College football brings money to the athletic department of a university. Precious little of that money actually makes it into what should be the “core brands” of a university: the service of knowledge (whether passing on old knowledge, usually called “teaching”, or uncovering new knowledge, usually called “research”, or in the case of land-grant universities which often have the most lavish football programs, spreading practical knowledge among the general populace of the state, usually called “extension”). Oh, yes, a winning season usually brings with it a slight uptick in unrestricted donations, but that is dwarfed by the donations to the athletic program per se. (I know whereof I speak: both my wife and I teach at land grant universities with big football programs — two different ones, in neighboring states — and in both cases my description holds.)
Try proposing a surcharge on athletic tickets, the proceeds of which go to fund the educational (or research) mission of the university and see how far it gets. (Hint: for an analogy, think about suggesting real deregulation of the energy industry in the Obama White House.)
Someone else is probably doing their work in that case.
BCS bowl teams are actually losing money on the bowl games.
“Ban tenure for all so called professors”.
Know what I would like banned? Ban the mandatory sale of books written or co-authored by the professor so they get $ from the students. Each class has required books... some of those books will have the professors name in it somewhere. Thus, the professor gets paid. Plus, they have this neat trick (told to me by a college professor) that they will change some of the wording/paragraphs and create a “new” edition. New editions have to be purchased as new and not “used” (lower priced).
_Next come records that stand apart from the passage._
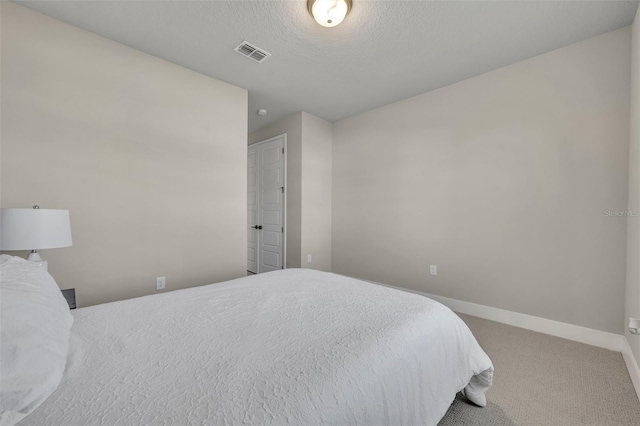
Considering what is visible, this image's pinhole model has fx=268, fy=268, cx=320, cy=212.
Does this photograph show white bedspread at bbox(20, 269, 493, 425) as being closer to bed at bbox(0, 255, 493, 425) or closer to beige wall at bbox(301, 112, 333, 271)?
bed at bbox(0, 255, 493, 425)

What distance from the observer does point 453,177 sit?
9.96 feet

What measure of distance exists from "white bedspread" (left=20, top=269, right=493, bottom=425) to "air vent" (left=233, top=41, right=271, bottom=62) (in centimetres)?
212

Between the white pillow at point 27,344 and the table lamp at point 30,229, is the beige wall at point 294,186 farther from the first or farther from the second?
the white pillow at point 27,344

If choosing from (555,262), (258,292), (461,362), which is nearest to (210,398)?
(258,292)

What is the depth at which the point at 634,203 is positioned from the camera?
1.89 m

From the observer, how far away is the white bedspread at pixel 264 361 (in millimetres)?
701

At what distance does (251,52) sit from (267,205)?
2435 mm

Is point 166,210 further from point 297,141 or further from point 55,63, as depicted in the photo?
point 297,141

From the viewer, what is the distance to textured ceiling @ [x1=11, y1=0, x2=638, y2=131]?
6.40 ft

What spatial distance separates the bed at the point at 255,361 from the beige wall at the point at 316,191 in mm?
A: 2408

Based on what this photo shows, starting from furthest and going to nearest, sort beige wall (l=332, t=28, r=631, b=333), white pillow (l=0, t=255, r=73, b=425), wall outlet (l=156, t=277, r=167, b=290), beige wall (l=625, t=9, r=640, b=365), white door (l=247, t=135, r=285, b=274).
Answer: white door (l=247, t=135, r=285, b=274)
wall outlet (l=156, t=277, r=167, b=290)
beige wall (l=332, t=28, r=631, b=333)
beige wall (l=625, t=9, r=640, b=365)
white pillow (l=0, t=255, r=73, b=425)

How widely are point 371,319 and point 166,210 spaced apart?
2.28 metres

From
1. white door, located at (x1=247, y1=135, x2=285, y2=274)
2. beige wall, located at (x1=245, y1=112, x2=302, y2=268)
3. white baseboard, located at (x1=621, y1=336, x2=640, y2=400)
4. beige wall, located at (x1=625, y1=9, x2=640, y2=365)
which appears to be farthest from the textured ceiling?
white baseboard, located at (x1=621, y1=336, x2=640, y2=400)

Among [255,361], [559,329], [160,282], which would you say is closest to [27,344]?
[255,361]
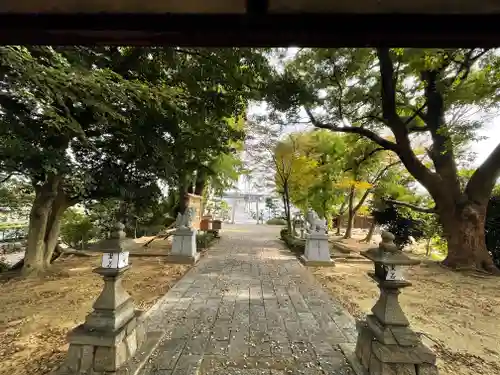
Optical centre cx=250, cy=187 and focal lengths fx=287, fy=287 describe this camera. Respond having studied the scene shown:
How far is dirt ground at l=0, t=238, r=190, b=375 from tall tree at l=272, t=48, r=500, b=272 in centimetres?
567

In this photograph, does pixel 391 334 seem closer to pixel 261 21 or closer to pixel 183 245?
pixel 261 21

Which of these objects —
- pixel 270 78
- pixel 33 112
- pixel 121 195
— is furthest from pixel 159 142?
pixel 270 78

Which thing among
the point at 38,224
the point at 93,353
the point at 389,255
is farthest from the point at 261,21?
the point at 38,224

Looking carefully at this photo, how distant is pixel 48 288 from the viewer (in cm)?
566

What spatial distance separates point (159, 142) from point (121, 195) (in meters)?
1.60

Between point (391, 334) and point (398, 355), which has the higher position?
point (391, 334)

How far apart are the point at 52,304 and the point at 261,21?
537 cm

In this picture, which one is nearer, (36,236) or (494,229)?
(36,236)

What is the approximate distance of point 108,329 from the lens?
2.72 meters

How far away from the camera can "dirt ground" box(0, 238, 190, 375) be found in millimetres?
3057

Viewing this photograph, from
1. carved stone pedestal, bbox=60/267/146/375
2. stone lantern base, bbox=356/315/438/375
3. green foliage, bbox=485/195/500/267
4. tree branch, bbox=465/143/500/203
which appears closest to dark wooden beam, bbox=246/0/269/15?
carved stone pedestal, bbox=60/267/146/375

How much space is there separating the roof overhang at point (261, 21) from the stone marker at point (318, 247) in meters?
7.25

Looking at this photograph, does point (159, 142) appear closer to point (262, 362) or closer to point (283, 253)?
point (262, 362)

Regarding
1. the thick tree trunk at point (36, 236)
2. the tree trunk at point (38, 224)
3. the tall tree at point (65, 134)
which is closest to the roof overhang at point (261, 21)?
the tall tree at point (65, 134)
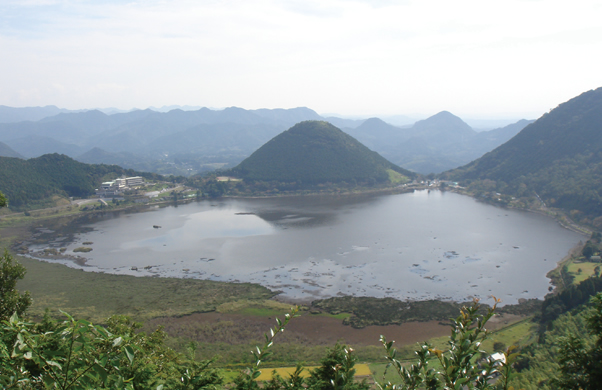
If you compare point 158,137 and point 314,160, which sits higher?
point 158,137

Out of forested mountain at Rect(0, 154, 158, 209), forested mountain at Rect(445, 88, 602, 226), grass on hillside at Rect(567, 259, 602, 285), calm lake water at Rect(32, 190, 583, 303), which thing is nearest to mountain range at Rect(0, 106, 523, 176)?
forested mountain at Rect(0, 154, 158, 209)

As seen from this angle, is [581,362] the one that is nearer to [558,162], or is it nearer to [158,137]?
[558,162]

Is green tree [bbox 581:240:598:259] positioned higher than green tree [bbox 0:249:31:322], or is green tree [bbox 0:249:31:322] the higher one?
green tree [bbox 0:249:31:322]

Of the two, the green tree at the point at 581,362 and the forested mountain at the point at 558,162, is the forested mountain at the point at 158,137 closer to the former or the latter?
the forested mountain at the point at 558,162

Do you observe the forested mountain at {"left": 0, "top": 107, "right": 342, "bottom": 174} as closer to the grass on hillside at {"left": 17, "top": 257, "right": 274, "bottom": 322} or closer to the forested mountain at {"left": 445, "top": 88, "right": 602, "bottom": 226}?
the forested mountain at {"left": 445, "top": 88, "right": 602, "bottom": 226}

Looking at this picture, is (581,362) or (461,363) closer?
(461,363)

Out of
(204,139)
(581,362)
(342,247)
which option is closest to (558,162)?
(342,247)

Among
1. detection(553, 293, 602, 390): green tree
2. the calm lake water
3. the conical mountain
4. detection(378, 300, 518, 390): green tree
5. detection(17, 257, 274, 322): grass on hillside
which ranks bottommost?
detection(17, 257, 274, 322): grass on hillside
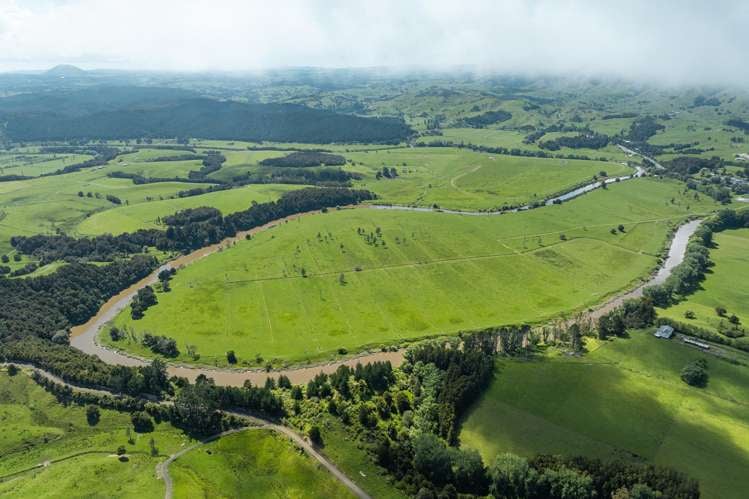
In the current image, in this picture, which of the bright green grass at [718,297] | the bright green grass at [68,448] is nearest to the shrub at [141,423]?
the bright green grass at [68,448]

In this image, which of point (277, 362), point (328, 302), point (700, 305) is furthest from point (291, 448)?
point (700, 305)

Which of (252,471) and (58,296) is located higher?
(58,296)

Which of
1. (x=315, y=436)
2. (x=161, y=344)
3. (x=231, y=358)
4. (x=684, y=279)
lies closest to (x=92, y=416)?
(x=161, y=344)

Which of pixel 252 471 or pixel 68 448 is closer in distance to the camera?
pixel 252 471

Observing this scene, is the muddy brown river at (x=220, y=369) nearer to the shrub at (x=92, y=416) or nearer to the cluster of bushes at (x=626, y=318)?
the cluster of bushes at (x=626, y=318)

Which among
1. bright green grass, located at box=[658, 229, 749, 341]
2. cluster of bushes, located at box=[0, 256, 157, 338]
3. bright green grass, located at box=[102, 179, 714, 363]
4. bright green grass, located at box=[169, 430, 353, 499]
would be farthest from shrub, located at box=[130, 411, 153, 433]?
bright green grass, located at box=[658, 229, 749, 341]

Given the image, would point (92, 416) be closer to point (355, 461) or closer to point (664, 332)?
point (355, 461)

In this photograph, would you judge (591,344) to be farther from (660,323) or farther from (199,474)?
(199,474)
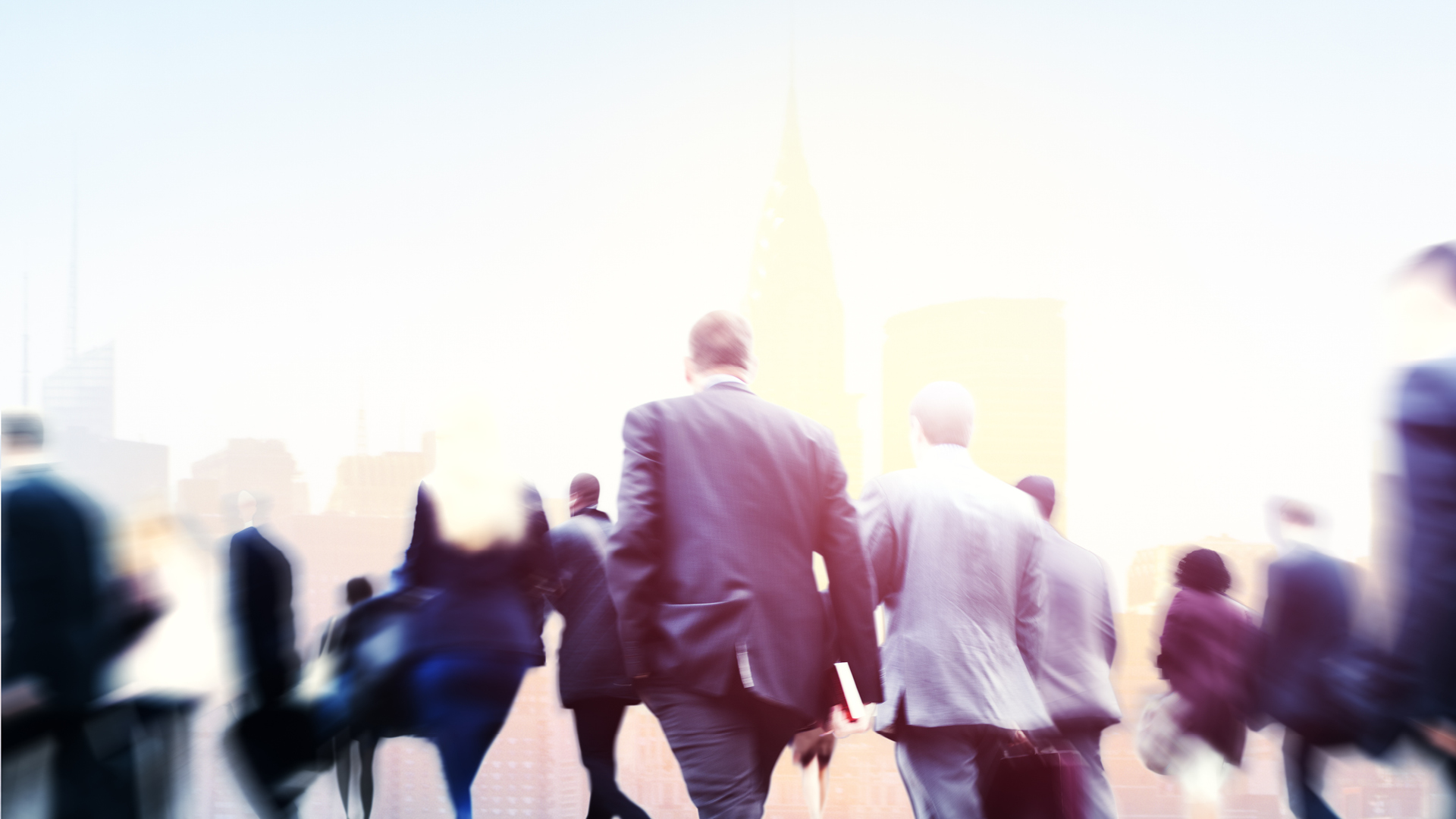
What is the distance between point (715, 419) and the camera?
246 centimetres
The professor makes $ again.
I would actually like to see professors who you can actually understand what they’re saying.
People who propose banning college football should be tarred and feathered and then forced to watch non-stop soccer.
Much of what happens in ‘higher education’ has nothing to do with academics. I don’t think that athletes should be able to take TV remote control 101 and get a degree, but I do think that athletics and education can coexist in a very synergistic way. Does this guy think that education will get better if there is no football? If so, why? It’s quite possible that alumni donations would go down, and thus for tuition to go up.
You mean forced to watch MLS Soccer......EPL Soccer Rules!